Before that, the government moved to take direct equity stakes in companies like MP Materials, Lithium Americas, Trilogy Metals, Vulcan Elements and the U.S. operations of Korea Zinc, arrangements that have raised eyebrows on and off Capitol Hill. Trump officials have said more deals are in the offing.
The Democrats on Monday demanded the legal justification for the equity stakes, the criteria for selecting the companies and policies in place to prevent conflicts of interest.
"To date, there has been no public disclosure of procedures or safeguards in place to ensure these ownership stakes do not influence permitting decisions, regulation generation, alteration, or enforcement, contracting decisions, or any other agency decisions relating to these mining and minerals projects," they wrote.
The lawmakers are also probing whether administration officials, their families, Trump campaign donors or Trump Organization affiliates hold personal stakes in any of these companies — and what happens to taxpayer money if the deals go sideways.
The Democrats accused the administration of moving to "shield its dealmaking from scrutiny" when the president issued an executive order last year that waived congressional notification requirements under the Defense Production Act for projects exceeding $50 million.
The order waived Securities and Exchange Commission disclosure requirements that normally force mining companies to prove their projects are economically viable before attracting investors, protections designed to prevent American taxpayers and investors from getting burned on speculative ventures, wrote Huffman, Heinrich and Garcia.

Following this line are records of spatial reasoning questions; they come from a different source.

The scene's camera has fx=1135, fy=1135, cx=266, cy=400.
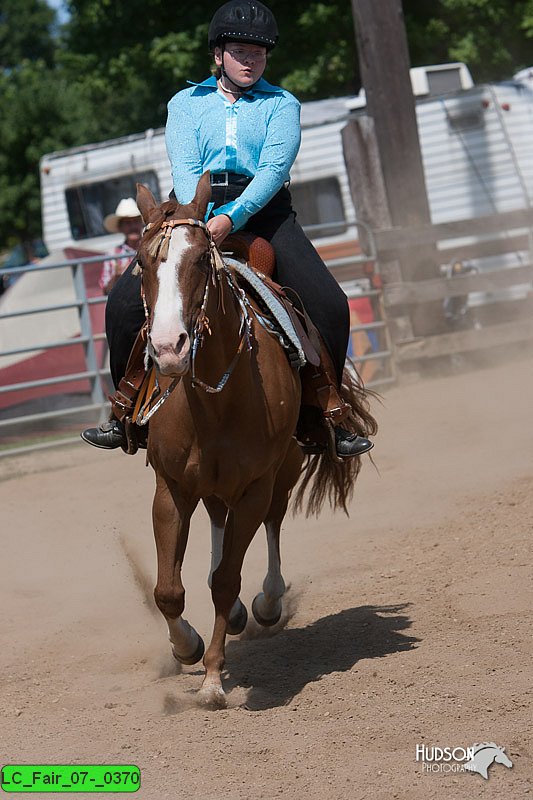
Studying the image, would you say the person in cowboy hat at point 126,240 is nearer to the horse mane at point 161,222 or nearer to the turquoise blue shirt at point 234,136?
the turquoise blue shirt at point 234,136

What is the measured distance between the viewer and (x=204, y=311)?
14.3 ft

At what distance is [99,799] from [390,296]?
10.6m

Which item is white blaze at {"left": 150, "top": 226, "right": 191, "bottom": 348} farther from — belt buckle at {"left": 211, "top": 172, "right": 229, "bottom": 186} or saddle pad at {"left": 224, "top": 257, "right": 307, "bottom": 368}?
belt buckle at {"left": 211, "top": 172, "right": 229, "bottom": 186}

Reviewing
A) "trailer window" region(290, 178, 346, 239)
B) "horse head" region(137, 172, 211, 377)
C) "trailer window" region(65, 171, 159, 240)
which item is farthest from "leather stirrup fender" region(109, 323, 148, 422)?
"trailer window" region(65, 171, 159, 240)

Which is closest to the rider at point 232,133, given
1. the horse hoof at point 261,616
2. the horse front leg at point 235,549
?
the horse front leg at point 235,549

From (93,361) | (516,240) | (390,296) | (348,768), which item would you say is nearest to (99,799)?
(348,768)

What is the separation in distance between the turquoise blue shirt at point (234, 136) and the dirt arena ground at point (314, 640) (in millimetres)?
2235

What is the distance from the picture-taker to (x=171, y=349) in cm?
388

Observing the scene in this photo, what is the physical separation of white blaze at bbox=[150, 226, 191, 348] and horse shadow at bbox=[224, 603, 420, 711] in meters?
1.82

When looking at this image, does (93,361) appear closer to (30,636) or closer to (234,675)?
(30,636)

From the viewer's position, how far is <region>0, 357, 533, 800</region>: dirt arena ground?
13.5ft

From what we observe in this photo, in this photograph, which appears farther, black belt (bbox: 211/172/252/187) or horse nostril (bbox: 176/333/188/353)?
black belt (bbox: 211/172/252/187)

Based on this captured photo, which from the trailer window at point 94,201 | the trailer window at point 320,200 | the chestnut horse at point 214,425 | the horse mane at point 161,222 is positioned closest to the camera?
the horse mane at point 161,222

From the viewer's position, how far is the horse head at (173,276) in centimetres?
390
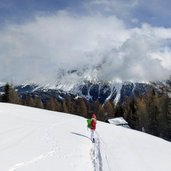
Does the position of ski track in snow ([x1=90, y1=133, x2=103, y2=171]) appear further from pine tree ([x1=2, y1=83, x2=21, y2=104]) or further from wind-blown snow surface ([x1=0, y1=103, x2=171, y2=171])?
pine tree ([x1=2, y1=83, x2=21, y2=104])

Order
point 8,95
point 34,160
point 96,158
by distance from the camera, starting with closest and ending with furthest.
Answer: point 34,160 < point 96,158 < point 8,95

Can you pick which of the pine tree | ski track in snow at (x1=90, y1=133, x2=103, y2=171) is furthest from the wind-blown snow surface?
the pine tree

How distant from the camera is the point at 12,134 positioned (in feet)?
81.1

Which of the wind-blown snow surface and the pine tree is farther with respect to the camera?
the pine tree

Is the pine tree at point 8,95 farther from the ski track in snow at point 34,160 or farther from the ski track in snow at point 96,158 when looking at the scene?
the ski track in snow at point 34,160

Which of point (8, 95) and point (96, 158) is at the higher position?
point (8, 95)

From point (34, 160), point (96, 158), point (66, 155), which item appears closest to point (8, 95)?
point (66, 155)

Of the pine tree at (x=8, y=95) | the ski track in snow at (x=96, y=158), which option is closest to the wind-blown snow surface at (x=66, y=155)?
the ski track in snow at (x=96, y=158)

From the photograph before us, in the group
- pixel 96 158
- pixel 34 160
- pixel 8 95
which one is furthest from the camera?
pixel 8 95

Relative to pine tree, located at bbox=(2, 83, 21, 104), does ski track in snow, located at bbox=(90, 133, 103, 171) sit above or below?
below

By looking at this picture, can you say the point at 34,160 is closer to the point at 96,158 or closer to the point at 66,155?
the point at 66,155

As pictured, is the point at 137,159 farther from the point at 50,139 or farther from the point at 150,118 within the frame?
the point at 150,118

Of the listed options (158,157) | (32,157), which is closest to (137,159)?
(158,157)

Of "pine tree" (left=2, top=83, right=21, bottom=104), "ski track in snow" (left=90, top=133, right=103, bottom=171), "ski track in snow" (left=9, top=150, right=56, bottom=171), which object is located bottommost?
"ski track in snow" (left=90, top=133, right=103, bottom=171)
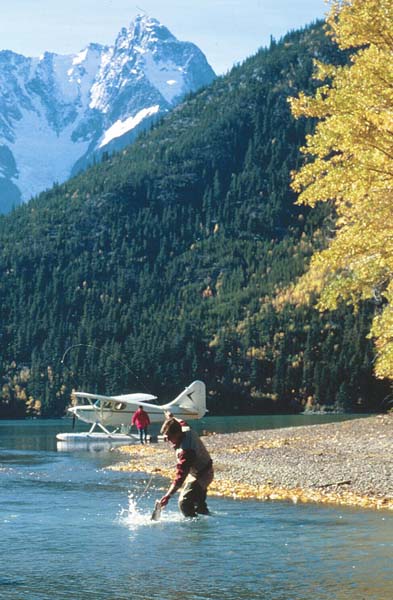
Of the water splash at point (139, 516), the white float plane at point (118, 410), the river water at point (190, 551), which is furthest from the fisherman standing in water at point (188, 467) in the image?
the white float plane at point (118, 410)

The GOP megabill, they added, provided nearly $13 billion for direct DPA grants and about $350 billion in available financing for critical minerals and related projects, which the lawmakers said gave the administration “no-strings-attached resources to buy stakes in private companies."
The administration also recently expanded to funding equity deals through a $39 billion fund created by the CHIPS and Science Act of 2022.